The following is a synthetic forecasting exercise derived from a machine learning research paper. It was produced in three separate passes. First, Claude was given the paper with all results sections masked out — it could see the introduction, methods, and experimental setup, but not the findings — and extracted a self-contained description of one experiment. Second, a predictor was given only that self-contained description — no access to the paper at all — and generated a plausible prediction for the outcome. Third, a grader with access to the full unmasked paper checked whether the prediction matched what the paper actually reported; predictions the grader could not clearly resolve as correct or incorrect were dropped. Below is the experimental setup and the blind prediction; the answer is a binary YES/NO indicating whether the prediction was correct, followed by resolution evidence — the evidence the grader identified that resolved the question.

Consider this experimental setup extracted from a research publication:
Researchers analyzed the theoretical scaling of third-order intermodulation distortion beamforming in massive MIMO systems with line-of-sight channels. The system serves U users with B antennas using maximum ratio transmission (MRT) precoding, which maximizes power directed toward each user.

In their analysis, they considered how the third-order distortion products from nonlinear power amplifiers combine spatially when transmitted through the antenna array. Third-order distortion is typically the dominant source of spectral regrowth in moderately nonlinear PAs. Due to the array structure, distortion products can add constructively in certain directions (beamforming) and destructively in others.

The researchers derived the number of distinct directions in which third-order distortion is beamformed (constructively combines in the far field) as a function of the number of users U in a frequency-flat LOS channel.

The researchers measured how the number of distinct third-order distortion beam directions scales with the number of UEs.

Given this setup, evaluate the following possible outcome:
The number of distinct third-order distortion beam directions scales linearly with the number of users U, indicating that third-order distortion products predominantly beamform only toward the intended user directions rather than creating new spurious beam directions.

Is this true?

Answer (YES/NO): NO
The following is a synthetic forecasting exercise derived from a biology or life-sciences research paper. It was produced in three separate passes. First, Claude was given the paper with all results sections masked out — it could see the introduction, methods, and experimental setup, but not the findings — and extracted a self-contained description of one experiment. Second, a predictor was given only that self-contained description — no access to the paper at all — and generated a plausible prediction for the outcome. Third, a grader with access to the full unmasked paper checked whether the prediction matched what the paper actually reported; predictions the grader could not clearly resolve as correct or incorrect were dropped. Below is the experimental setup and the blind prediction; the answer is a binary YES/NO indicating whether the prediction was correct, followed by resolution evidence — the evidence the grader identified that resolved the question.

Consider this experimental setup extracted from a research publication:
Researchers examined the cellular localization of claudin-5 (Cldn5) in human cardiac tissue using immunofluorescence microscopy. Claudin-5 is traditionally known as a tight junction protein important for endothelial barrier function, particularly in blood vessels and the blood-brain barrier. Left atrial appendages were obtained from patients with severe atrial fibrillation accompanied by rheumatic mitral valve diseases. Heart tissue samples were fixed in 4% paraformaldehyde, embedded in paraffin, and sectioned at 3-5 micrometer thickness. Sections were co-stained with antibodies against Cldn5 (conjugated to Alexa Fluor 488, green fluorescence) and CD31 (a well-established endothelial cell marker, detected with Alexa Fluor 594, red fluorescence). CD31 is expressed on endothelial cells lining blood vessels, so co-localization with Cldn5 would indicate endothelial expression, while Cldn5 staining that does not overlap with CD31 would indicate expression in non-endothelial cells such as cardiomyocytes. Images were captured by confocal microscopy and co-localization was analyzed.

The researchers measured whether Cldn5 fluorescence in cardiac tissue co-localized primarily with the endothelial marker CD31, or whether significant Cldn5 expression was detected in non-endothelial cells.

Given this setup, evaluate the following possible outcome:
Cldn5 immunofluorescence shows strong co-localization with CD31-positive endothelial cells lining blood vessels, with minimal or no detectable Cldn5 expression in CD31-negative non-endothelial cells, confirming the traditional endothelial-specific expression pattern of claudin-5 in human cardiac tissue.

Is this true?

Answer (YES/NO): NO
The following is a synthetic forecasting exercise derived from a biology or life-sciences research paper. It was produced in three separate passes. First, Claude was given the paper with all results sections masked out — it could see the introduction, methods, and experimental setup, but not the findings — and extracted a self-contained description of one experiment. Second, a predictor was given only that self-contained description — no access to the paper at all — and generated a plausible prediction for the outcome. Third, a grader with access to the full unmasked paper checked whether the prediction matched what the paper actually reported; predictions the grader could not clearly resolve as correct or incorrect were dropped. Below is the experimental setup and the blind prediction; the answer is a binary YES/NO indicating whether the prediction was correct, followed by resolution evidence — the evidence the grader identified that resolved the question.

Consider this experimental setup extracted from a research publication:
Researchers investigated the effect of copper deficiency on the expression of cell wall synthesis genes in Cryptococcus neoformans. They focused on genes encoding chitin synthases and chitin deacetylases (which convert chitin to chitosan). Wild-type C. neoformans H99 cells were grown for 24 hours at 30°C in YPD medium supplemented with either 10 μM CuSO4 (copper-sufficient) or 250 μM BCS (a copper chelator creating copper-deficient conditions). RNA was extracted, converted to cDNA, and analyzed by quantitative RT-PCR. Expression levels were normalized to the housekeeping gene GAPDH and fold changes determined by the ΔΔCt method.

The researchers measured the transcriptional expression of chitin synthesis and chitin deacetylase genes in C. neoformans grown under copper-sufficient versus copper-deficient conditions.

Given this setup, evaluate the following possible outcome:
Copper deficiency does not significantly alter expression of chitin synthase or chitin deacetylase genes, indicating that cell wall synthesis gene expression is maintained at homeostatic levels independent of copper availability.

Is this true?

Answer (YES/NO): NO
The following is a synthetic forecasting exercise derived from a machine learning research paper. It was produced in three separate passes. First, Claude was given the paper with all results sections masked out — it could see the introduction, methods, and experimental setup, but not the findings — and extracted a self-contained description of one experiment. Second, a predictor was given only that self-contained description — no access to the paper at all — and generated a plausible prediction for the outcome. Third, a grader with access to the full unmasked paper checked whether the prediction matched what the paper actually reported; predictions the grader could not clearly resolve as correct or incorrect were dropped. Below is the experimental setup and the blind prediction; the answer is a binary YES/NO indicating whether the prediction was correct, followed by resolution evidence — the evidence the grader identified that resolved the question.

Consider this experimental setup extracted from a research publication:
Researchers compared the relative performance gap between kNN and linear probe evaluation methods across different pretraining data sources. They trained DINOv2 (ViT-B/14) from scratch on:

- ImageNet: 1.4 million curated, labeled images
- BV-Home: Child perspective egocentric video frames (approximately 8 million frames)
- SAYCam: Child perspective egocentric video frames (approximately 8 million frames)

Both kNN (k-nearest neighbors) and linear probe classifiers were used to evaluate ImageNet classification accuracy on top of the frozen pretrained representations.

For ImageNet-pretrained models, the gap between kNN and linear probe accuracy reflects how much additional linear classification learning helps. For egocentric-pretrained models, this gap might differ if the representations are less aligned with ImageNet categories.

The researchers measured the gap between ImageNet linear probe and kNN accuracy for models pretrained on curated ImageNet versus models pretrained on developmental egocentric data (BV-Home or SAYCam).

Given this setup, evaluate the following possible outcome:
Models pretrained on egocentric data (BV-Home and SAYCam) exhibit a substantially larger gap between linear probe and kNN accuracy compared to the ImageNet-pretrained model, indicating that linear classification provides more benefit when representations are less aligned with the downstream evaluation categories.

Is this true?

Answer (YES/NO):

§ **Task to carry out**:
Where does the word "curated" appear in the records above? Return every line that holds it.

§ **Result**:
- ImageNet: 1.4 million curated, labeled images
The researchers measured the gap between ImageNet linear probe and kNN accuracy for models pretrained on curated ImageNet versus models pretrained on developmental egocentric data (BV-Home or SAYCam).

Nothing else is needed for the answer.